*Task material*.
▼
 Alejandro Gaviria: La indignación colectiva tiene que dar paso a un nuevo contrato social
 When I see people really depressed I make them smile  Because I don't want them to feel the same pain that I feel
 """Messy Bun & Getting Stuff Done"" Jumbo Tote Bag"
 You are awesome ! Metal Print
▲
▼
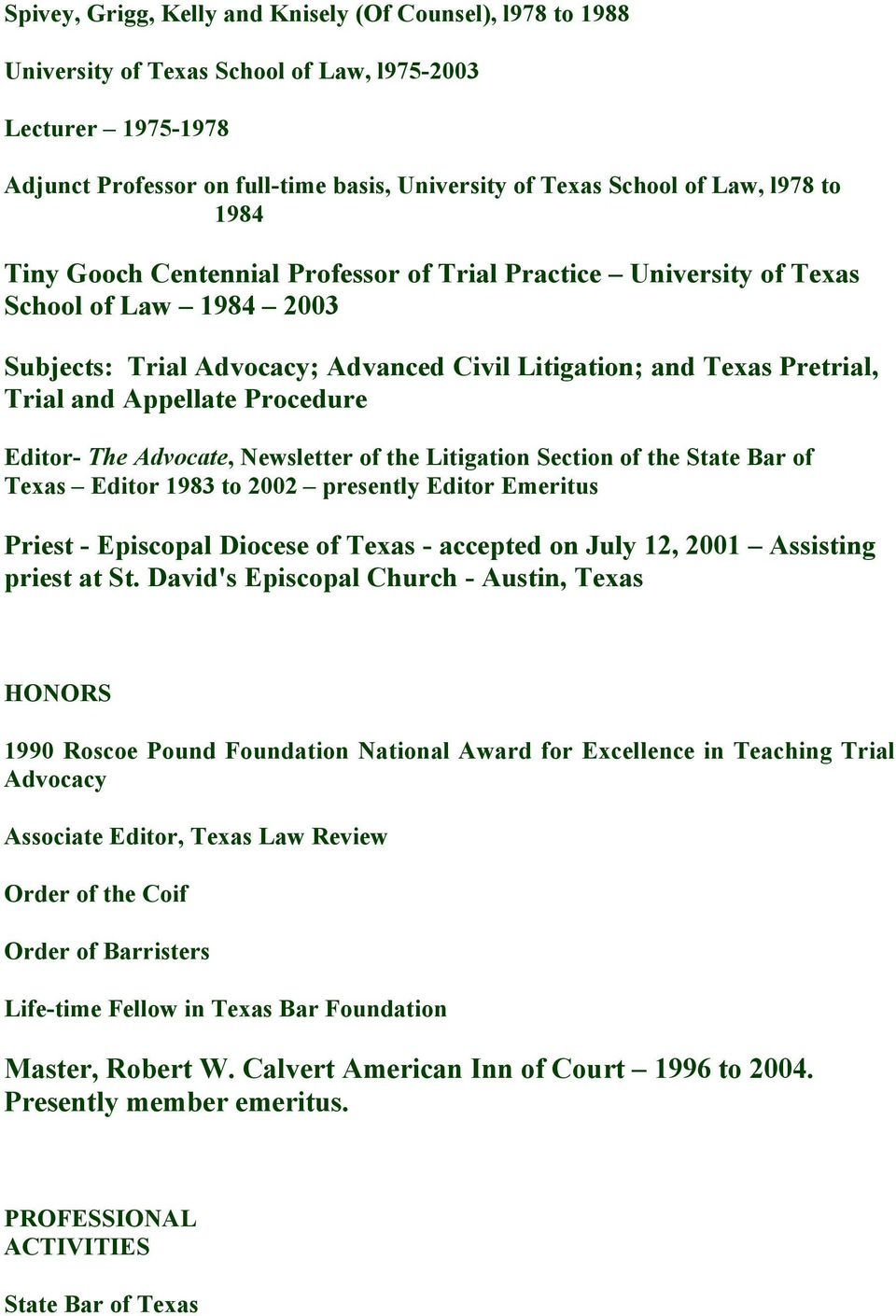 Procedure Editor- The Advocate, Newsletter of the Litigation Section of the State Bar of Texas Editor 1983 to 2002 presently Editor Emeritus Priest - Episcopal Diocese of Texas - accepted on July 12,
▲
▼
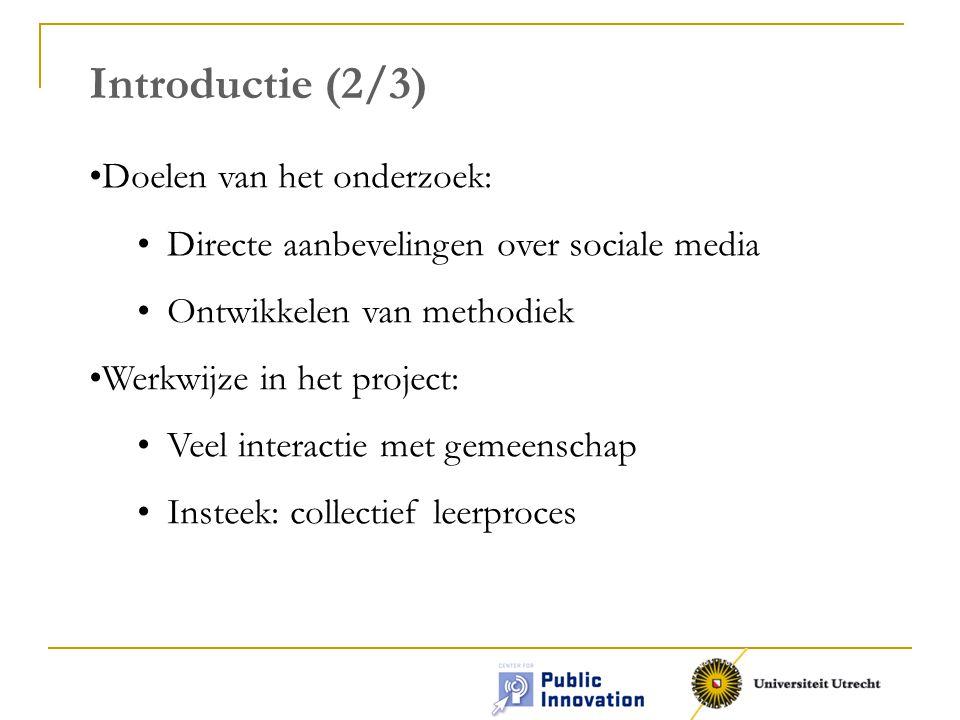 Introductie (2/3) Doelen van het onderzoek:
▲
*Task objective*. Copy word for word the stretch of entries above from the line that has "Alejandro Gaviria: La" through the line that has "You are awesome ! Metal Print", both ends included, and nothing outside it.

*Response area*.
 Alejandro Gaviria: La indignación colectiva tiene que dar paso a un nuevo contrato social
 When I see people really depressed I make them smile  Because I don't want them to feel the same pain that I feel
 """Messy Bun & Getting Stuff Done"" Jumbo Tote Bag"
 You are awesome ! Metal Print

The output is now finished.